[Set tasks]
(1) In the text about linking Oracle to the TDPO library, what value should the PASSWORD_ACCESS parameter in the DSM.SYS file be set to?
(2) Carry on the text about linking Oracle to the TDPO library from the point where it stops.

[Document segment]
* BEGIN *

The version of the library should be 2.1.7D or later!

5. Relink

After the relink various platform specific methods exist for verifying the executables linkage to the library.

HP/UX:

chatr $ORACLE_HOME/bin/oracle

dynamic /ora01/app/oracle/product/8.1.6/lib//libobk.sl

AIX:
dump -X32 -Hv oracle | pg
…..
8                                    libobk.a            shr.o

Solaris:
ldd ?

6. Configuration

Creating a password file

Creating the password file is version specific, and changed with TDPO v2.2. The instructions in the Current IBM red book are for version v2.1. Check that you are using the correct utility.

PASSWORD_ACCESS parameter in the DSM.SYS file and make sure it is NOT set to “generated”. The parameter PASSWORD_ACCESS needs to be set to “permanent”

* END *

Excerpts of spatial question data
* BEGIN *

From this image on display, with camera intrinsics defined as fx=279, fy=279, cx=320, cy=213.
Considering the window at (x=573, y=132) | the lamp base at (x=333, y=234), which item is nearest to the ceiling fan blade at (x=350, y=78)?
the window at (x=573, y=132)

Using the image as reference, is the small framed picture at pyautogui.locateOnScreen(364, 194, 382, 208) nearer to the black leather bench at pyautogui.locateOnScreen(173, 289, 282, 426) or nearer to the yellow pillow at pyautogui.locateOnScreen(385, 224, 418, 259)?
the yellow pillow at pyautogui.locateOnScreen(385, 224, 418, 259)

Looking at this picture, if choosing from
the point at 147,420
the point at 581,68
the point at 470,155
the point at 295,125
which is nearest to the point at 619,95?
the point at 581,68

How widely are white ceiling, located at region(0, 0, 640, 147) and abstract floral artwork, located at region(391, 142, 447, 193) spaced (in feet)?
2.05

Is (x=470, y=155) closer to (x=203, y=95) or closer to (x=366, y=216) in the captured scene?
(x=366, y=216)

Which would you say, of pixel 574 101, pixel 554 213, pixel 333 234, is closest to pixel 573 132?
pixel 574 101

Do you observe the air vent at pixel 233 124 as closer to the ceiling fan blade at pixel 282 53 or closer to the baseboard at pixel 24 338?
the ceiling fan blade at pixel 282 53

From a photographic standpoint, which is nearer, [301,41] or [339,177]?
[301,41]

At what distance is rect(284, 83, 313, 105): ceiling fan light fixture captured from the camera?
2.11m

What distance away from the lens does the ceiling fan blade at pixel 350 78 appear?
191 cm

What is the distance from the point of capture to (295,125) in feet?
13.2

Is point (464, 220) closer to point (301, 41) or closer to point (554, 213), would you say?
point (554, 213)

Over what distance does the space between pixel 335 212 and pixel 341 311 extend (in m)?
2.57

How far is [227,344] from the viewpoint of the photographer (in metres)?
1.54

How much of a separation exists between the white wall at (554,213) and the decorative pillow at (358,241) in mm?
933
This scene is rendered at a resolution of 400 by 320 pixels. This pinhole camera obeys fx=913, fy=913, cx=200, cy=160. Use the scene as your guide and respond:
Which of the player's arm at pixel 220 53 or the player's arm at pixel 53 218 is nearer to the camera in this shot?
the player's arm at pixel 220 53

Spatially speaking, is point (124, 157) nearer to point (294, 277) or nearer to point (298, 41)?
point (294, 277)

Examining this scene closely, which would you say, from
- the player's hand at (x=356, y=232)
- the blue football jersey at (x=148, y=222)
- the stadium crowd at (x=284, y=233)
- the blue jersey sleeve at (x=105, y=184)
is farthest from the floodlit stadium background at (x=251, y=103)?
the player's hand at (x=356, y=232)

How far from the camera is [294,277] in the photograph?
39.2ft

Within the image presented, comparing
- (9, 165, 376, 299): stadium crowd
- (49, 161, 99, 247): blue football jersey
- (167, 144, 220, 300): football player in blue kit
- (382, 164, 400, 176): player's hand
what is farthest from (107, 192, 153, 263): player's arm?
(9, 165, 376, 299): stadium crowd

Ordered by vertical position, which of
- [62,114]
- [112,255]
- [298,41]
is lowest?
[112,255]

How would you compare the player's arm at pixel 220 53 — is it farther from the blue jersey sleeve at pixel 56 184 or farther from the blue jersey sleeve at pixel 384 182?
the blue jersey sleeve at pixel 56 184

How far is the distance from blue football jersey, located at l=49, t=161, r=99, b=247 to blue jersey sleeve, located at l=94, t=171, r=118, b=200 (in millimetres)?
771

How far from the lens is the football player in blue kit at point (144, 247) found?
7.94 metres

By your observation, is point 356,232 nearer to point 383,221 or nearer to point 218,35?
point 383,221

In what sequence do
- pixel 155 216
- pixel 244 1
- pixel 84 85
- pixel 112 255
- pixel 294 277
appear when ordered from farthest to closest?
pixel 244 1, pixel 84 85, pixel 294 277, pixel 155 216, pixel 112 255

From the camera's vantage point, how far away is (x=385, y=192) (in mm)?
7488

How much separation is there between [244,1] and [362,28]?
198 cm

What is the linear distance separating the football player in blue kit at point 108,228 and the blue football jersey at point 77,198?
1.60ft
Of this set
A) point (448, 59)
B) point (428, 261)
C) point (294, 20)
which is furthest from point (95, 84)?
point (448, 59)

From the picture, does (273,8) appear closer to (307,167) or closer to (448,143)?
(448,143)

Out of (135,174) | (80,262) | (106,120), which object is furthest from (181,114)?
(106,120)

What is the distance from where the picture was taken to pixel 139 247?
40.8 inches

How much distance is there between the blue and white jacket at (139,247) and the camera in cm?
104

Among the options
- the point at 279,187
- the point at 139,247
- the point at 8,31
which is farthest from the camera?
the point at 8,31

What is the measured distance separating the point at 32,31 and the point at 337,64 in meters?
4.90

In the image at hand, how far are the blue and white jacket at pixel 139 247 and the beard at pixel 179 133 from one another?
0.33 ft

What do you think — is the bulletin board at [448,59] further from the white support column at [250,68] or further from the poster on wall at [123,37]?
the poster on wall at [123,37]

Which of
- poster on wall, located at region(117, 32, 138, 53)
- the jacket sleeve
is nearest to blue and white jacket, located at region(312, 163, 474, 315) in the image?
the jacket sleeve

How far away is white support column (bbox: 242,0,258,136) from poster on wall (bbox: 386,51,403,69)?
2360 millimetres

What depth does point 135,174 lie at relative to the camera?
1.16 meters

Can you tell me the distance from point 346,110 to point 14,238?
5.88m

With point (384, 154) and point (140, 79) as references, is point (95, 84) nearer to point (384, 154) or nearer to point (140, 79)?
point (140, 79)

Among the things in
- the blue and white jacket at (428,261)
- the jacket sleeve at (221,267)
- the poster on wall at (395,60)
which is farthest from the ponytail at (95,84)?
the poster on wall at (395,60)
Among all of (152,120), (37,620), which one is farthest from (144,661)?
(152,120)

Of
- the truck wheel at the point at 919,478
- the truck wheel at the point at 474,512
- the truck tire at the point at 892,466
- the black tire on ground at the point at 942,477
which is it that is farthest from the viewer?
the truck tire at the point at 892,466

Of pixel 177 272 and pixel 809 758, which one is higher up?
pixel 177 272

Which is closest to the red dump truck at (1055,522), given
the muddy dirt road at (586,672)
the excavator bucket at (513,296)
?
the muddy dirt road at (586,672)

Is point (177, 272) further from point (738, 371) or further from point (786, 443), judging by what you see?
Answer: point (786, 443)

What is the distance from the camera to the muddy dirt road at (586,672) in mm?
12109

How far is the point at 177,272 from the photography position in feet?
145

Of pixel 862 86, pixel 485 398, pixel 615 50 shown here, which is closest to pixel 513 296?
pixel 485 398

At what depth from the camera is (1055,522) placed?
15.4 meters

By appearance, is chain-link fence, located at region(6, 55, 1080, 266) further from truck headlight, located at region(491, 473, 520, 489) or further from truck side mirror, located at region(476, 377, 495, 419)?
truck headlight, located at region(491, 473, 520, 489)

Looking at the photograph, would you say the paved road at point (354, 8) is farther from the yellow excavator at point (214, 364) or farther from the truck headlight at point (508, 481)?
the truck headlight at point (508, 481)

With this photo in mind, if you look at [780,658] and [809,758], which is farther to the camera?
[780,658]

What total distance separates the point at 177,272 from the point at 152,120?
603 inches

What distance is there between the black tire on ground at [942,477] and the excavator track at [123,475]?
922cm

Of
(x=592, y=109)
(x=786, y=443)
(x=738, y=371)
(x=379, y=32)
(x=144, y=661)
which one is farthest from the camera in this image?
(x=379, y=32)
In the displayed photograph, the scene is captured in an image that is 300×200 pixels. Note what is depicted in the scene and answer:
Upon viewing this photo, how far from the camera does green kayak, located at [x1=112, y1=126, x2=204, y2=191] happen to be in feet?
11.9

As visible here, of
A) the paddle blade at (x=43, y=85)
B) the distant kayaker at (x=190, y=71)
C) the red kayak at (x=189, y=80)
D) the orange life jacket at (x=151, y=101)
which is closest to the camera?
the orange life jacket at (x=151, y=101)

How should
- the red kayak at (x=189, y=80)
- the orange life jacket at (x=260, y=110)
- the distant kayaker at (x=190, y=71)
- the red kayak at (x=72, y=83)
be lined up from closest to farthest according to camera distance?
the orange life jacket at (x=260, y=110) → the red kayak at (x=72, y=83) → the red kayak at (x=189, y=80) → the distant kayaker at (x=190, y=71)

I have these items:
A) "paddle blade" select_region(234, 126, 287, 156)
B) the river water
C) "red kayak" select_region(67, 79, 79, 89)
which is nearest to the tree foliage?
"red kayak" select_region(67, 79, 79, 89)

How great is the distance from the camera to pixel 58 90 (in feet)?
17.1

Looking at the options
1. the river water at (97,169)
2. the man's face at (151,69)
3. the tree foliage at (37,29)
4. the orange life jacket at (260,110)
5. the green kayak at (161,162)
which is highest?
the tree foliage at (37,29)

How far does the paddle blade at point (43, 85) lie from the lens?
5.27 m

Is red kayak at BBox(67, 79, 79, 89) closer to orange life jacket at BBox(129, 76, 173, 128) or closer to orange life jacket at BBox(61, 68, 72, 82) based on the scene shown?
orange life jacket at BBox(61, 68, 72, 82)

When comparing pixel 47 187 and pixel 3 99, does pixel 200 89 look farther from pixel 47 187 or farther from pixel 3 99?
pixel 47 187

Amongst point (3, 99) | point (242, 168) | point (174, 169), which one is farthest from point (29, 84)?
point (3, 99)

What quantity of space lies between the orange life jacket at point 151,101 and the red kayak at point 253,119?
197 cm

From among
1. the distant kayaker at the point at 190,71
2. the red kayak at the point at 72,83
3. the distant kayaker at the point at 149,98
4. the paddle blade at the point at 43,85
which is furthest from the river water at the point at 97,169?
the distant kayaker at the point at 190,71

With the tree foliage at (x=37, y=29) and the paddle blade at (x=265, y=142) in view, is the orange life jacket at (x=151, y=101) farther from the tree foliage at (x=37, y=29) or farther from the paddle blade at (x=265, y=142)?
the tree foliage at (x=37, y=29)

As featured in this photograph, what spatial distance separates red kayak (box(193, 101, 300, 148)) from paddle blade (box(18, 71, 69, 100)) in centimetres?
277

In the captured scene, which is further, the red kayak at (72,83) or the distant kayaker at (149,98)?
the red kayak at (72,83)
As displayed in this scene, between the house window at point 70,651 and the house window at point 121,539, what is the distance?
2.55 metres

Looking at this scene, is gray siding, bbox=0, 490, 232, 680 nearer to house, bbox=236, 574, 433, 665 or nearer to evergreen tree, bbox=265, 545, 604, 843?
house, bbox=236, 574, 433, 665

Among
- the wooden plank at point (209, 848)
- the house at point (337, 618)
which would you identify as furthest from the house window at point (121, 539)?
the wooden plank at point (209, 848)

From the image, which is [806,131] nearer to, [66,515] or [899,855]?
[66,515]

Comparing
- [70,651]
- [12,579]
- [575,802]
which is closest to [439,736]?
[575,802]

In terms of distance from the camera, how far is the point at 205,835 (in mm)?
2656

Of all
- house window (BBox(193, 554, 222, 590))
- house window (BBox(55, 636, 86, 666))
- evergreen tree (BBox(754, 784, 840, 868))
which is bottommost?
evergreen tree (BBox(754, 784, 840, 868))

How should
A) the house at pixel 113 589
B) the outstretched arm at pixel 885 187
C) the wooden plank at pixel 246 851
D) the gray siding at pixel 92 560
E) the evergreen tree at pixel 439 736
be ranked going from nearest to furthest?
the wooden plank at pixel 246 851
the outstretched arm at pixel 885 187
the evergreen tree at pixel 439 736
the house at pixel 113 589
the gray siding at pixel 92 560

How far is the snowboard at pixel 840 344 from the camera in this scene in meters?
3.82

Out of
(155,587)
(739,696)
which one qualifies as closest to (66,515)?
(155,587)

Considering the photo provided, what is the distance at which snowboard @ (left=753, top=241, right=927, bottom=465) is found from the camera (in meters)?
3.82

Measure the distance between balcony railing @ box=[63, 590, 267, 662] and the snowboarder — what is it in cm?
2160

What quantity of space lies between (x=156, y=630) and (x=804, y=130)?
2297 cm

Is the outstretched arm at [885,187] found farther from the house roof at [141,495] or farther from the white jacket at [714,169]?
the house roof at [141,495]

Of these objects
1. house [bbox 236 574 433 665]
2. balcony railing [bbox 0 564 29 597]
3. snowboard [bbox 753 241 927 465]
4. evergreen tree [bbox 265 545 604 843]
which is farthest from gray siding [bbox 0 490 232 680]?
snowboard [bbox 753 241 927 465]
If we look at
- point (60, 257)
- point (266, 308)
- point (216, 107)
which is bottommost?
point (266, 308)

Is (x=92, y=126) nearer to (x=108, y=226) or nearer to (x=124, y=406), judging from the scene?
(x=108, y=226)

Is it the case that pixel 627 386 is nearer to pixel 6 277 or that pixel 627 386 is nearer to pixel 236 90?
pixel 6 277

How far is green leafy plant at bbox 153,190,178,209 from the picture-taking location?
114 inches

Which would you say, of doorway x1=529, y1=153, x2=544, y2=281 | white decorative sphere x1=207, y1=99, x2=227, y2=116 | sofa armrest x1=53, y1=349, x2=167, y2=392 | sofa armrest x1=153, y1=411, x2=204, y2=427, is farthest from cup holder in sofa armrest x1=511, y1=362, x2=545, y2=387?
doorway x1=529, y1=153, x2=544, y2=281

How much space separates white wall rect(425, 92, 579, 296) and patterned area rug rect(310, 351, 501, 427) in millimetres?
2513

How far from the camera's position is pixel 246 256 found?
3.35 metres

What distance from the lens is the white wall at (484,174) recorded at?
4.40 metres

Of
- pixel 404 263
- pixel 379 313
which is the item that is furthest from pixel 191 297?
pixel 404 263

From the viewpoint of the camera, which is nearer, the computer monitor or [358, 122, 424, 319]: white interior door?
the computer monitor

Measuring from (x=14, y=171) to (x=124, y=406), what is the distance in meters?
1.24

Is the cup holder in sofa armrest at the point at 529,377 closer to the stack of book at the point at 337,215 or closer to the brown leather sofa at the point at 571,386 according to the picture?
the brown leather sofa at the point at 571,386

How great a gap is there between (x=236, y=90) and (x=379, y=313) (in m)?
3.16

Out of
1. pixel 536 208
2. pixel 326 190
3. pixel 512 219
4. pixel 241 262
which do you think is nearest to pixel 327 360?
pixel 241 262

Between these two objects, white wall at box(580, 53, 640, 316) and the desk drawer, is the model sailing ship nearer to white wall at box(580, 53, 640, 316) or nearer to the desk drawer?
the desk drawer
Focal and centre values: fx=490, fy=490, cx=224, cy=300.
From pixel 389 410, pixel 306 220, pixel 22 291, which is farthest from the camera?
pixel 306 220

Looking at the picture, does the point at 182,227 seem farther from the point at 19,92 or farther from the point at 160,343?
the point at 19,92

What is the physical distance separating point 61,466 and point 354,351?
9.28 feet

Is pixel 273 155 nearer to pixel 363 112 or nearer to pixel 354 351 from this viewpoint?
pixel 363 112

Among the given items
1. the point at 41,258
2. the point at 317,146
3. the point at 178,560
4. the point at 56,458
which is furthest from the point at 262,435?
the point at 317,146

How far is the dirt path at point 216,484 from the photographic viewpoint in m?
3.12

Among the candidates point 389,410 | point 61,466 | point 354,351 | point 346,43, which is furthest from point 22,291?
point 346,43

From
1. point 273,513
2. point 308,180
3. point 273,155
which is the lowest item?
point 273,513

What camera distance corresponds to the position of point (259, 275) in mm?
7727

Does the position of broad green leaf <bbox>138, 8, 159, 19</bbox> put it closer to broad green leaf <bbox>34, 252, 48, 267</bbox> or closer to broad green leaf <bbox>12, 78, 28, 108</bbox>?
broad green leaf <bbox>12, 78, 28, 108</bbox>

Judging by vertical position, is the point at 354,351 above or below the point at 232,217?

* END *

[Results]
(1) It should be set to "permanent".

(2)
Run the tdpoconf utility to generate a password file

Tdpoconf password -TDPO_OPTFILE=<>

The file will be of the form TDPO.<node name> where the node name is defined in the tdpo.opt file.

Change the owner:group of the file to be oracle:dba

7. Testing

The backup process can be tested non destructively by performing the backup validate command.

The restore process can be tested non-destructively by performing a restore validate command on a valid backup.

It is possible for the backup to fail silently if the setsize is too large, it is recommended that the setsize be explicitly set and that a restore validate should be performed to verify the validity of the backup. If the setsize is too large, the restore validate will return the following errors:

RMAN-10035: exception raised in RPC: ORA-19660: some files in the backup set could not be verified
ORA-19661: datafile 3 could not be verified
RMAN-10031: ORA-19660 occurred during call to DBMS_BACKUP_RESTORE.RESTOREBACKUPPIECE

E.g.:

Backup database setsize = 2024800

8. Tracing and debugging

AIX

A list of system errors can be generated with the following command:

errpt -a

sbttest

The sbttest (and sbttest.exe) utility can be used to check the configuration of the TDPO library on most platforms.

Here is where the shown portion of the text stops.